First, an excess amount of calories will inevitably give your horse more energy than it needs…resulting in excitable behavior. This happens the same way in humans. We only need to consume enough energy for what we are putting out. Make sure you are not feeding your horse too much. Many people tend to over feed grain. Take a good look at your feeding instructions on the feed tag or consult your local sales rep or nutritionist available through your feed supplier. Also, there is some research that suggests feeding a lower starch feed will have a calming effect on behavior, but there is still much research that needs to be done in order for this to be definitive. In addition, there is a rising amount of research being done on the effects of fat in a horse’s diet. There seems to be a correlation between higher fat levels and calmer behavior. Higher levels of fat lead to more level blood glucose and insulin levels. Finally, mimicking how the horse was meant to live most naturally will have a great effect on behavior. Feeding free choice hay, offering ample turnout time, and feeding frequent, small meals will all help in your horse’s attitude.
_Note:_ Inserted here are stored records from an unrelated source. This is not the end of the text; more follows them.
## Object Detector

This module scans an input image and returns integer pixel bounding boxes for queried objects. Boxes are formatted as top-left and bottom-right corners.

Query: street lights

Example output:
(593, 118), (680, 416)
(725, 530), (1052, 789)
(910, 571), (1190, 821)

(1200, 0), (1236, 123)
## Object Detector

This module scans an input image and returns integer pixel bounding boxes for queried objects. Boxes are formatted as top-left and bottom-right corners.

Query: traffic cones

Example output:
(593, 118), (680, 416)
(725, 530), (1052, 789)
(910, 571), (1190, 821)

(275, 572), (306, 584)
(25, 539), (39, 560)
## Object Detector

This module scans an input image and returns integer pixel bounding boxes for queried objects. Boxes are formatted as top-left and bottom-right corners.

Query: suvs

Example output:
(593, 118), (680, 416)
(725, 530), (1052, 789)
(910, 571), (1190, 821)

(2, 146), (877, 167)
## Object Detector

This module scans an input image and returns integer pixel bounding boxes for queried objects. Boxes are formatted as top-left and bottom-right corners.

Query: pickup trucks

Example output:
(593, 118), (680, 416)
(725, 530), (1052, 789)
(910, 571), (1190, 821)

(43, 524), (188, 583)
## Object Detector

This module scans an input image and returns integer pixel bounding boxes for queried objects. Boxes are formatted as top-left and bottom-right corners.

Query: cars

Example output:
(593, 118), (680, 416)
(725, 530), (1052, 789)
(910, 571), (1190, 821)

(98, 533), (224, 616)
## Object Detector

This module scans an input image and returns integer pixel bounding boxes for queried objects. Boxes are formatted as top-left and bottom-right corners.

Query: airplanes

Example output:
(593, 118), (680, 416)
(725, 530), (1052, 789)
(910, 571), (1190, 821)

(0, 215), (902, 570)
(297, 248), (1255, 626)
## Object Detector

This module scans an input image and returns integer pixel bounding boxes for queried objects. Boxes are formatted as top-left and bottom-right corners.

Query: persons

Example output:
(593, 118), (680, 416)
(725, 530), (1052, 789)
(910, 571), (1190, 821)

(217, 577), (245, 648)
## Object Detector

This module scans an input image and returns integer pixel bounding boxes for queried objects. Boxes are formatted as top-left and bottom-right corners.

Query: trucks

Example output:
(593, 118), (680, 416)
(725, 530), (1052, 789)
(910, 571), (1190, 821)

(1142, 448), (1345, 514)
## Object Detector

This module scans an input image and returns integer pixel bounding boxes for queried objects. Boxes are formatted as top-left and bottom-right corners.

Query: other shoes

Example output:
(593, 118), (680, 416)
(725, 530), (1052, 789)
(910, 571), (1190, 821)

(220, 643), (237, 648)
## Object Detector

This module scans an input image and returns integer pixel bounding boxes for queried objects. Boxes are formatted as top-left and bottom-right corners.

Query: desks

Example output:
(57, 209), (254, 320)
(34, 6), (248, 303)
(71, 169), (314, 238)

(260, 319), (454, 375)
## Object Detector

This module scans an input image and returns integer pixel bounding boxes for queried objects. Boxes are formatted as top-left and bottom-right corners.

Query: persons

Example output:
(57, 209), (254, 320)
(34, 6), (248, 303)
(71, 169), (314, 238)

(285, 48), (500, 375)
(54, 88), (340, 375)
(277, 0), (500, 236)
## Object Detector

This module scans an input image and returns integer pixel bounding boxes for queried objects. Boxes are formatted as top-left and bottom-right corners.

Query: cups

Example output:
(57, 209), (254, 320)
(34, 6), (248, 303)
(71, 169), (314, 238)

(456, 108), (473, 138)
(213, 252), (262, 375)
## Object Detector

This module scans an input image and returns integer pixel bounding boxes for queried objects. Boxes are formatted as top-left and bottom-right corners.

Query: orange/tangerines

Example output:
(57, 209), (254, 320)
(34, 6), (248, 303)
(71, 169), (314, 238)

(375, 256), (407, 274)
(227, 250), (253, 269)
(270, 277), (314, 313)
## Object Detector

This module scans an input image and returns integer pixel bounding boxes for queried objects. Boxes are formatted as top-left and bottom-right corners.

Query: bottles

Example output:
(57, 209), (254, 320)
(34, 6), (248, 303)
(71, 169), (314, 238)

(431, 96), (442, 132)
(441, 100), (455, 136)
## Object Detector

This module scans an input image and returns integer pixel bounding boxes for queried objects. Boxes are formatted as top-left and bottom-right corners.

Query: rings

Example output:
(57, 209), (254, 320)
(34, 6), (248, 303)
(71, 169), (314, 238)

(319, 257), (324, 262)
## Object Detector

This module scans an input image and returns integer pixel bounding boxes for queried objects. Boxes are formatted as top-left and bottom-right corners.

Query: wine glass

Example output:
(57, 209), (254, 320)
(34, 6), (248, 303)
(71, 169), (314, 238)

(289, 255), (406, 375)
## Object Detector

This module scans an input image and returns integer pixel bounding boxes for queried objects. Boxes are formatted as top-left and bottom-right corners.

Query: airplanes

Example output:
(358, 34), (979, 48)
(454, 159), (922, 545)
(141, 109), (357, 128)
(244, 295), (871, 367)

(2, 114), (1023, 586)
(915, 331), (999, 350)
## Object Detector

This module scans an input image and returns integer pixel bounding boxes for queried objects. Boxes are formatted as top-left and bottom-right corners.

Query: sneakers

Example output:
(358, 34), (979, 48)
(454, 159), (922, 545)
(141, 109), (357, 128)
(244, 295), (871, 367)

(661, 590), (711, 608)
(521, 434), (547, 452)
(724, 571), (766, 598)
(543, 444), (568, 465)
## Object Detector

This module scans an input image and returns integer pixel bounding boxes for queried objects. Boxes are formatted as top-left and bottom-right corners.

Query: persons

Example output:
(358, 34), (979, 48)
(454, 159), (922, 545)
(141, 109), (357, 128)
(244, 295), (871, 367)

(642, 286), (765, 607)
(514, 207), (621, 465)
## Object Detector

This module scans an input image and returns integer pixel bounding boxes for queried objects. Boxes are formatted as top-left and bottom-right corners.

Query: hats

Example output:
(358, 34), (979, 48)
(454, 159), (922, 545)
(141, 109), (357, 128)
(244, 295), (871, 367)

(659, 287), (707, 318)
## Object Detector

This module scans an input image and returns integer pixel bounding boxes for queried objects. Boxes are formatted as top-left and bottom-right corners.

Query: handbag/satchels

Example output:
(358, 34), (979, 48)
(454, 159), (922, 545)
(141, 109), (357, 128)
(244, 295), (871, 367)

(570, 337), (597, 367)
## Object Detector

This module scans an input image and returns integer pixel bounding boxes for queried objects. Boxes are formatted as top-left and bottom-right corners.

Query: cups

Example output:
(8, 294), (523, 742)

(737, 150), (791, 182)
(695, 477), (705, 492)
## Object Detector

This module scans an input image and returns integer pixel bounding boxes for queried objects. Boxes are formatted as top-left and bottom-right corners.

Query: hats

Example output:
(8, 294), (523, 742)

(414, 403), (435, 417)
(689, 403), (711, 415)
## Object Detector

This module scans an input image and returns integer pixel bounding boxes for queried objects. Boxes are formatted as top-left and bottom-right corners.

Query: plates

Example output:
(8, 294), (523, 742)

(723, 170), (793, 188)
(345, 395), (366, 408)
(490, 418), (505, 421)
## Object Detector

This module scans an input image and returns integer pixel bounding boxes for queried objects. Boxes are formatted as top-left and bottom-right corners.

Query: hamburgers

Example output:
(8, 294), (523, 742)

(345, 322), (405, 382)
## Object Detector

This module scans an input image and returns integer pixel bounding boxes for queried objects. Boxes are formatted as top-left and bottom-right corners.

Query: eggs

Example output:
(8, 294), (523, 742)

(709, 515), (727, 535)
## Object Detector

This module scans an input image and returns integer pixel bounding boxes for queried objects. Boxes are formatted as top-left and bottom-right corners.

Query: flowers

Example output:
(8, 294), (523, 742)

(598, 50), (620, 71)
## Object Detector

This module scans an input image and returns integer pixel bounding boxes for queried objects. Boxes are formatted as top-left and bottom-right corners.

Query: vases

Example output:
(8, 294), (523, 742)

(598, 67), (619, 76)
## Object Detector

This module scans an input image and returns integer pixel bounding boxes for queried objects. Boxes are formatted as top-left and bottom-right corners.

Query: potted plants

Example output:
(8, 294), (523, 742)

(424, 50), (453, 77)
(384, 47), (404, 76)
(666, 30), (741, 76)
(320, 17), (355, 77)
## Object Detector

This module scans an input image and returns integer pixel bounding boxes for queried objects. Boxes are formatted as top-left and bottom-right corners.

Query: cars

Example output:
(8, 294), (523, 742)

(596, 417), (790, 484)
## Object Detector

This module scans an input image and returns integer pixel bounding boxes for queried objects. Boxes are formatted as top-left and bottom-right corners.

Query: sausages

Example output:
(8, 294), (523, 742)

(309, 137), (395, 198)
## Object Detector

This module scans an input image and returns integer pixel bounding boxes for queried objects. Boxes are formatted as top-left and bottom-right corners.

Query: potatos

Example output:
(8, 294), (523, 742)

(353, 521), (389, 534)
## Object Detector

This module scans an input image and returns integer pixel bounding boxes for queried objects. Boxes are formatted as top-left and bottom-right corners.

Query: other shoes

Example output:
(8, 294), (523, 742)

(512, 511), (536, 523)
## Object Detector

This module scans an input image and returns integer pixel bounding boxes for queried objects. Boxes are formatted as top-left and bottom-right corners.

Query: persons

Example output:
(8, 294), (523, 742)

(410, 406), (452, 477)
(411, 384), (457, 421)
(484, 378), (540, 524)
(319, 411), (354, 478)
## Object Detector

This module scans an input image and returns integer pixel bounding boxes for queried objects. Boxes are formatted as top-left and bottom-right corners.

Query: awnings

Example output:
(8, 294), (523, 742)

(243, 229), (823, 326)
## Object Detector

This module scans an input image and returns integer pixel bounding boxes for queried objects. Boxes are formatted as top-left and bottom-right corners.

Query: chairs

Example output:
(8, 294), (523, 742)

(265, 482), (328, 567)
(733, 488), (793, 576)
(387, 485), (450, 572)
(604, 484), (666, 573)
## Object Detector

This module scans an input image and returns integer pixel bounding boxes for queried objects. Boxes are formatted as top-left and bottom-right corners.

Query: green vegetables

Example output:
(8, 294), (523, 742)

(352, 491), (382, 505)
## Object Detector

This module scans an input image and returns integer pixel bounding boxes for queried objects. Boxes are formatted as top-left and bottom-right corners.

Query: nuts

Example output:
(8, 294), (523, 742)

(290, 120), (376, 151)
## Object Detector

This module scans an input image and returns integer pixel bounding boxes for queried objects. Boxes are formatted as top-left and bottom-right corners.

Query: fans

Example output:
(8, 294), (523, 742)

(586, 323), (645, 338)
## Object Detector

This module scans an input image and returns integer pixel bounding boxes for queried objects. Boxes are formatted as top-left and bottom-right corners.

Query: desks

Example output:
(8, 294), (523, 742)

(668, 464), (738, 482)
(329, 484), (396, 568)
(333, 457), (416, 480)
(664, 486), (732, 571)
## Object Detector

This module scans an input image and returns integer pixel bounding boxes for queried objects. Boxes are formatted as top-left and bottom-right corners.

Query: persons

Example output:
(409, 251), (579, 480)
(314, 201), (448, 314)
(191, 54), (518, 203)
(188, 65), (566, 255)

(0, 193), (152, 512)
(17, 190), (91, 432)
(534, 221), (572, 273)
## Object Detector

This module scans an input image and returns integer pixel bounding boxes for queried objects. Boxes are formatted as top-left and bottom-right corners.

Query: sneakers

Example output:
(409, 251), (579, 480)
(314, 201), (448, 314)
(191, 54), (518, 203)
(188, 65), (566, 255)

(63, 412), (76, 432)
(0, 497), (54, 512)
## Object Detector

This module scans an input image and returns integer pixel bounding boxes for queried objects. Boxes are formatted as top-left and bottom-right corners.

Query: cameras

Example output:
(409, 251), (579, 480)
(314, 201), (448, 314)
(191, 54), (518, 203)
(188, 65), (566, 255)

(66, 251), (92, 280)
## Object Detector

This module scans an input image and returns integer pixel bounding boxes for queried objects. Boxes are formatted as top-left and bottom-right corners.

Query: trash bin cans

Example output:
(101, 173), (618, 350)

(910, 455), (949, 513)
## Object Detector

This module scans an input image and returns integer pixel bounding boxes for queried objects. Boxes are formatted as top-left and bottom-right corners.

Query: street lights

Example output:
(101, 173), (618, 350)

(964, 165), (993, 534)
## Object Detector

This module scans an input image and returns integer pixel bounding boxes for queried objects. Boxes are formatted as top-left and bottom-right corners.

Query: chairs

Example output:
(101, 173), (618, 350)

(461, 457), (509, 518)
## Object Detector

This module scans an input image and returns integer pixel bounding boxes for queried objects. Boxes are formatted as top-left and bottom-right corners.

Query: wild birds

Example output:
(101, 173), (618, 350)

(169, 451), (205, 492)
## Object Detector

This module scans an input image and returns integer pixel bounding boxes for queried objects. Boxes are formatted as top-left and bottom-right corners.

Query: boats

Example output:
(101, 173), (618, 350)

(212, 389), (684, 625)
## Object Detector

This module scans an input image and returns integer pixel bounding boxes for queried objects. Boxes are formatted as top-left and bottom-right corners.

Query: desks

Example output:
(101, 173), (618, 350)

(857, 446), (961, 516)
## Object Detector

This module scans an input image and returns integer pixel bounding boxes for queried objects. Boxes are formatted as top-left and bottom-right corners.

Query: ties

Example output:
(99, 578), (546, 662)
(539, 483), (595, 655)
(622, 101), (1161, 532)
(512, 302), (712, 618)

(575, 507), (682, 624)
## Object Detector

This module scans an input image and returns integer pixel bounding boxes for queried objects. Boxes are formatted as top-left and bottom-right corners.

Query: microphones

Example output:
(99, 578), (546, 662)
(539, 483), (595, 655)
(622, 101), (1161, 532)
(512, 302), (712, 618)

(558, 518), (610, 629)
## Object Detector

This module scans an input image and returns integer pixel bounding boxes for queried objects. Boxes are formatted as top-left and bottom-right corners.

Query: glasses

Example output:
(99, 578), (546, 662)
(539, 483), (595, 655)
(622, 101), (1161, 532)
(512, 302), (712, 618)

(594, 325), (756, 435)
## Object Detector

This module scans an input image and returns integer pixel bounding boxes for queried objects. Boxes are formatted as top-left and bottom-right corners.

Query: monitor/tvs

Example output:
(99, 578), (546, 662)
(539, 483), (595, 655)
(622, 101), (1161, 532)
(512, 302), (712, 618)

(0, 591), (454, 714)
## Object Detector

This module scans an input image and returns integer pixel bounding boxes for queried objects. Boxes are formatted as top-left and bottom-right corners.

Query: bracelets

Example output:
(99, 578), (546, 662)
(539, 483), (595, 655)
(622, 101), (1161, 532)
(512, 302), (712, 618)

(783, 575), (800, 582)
Since so much is still up in the air in regards to research on nutrition and behavior, I’ll just share my personal opinion on the best practices when feeding horses. It would be a
wise choice to offer a free choice, low calorie, grass hay, turn out your horses as much as you can (I know this is not possible for some disciplines), and feed more than twice a day (3-4 small meals) if you are in fact giving grain to your horses. If you are feeding grain, due to having competition and working horses, go for a grain that has higher fat levels (between 6 and 10 percent). A higher fat feed will allow you to feed a smaller amount, but still offer an adequate amount of calories. This is better for the horse’s digestive system and can help you avoid ailments like ulcers. The better the horse feels, the better the results are that you will have while training.